— Text under study —
Postby nigelcliffe » Thu Jan 01, 2015 3:38 pm

Ian Everett wrote:However,I was kept awake the other night thinking through the problem and I got to wondering whether it was possible to control three link couplings using DCC. All the mechanisms I have seen are for either AJs, Dinghams such as Tim's or various conspicuous commercial couplings (here the Americans have the advantage of buck-eyes which work well when scaled down). None of these solutions give the appearance of three-link couplings linking wagons.


Uncoupling 3-links is easy, a "knocker off" lever lifts the link from the hook. Coupling up realistically is somewhat harder !

US buck-eyes are not easy; I've still not solved a challenge I was given six years ago to make a scale buck-eye (eg. Sargent) work remotely. Non-scale buck-eyes, such as Kadee/Microtrains are straight forwards.

My idea is as follows. It would use a three link or screw coupling made rigid, either by using twisted wire, castings or soldered-up.

Given a small enough mechanism, with either a servo or latching solenoid, it should be possible to make the three links either dangle vertically (uncoupled) or stick out horizontally (coupled). For the latter it would be necessary to have a thin wire either stocking down from the hook of the non-moving coupling hook or sticking up from the moving three links, engaging with a loop like that for S+Ws.


You may get some ideas if you study the MFK coupling for finescale 1:160
http://www.raw-nette.de/h_mfk1.htm

I have some MFK's in my parts drawer, so could bring them to a meeting place at some point in the future. They work because the coupling material is steel, so affected by magnetic field, unlike most UK etched parts which are brass or nickel silver.

Generating a large enough magnetic field within a vehicle is probably not possible with sane electromagnets, but it may be possible to design the link to do as you describe with an actuator (possibly a servo, a motor, or similar). The difficulty is not in lifting the coupling, but in controlling sideways slop in the hinge where the coupling pivots; its not impossible to my mind, just needs a fair bit of thought.

— Task to complete —
Repeat the part of the coupling post starting with "You may get" and going on through "bit of thought.", word for word. The listing after this post isn't needed.

— Data excerpt —
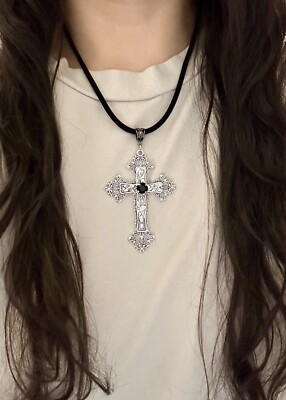 アクセサリー Velvet Lounge NATURE CROSS PENDANT アクセサリー Velvet Lounge NATURE CROSS PENDANT Rosicrucian Velvet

— Answer space —
You may get some ideas if you study the MFK coupling for finescale 1:160
http://www.raw-nette.de/h_mfk1.htm

I have some MFK's in my parts drawer, so could bring them to a meeting place at some point in the future. They work because the coupling material is steel, so affected by magnetic field, unlike most UK etched parts which are brass or nickel silver.

Generating a large enough magnetic field within a vehicle is probably not possible with sane electromagnets, but it may be possible to design the link to do as you describe with an actuator (possibly a servo, a motor, or similar). The difficulty is not in lifting the coupling, but in controlling sideways slop in the hinge where the coupling pivots; its not impossible to my mind, just needs a fair bit of thought.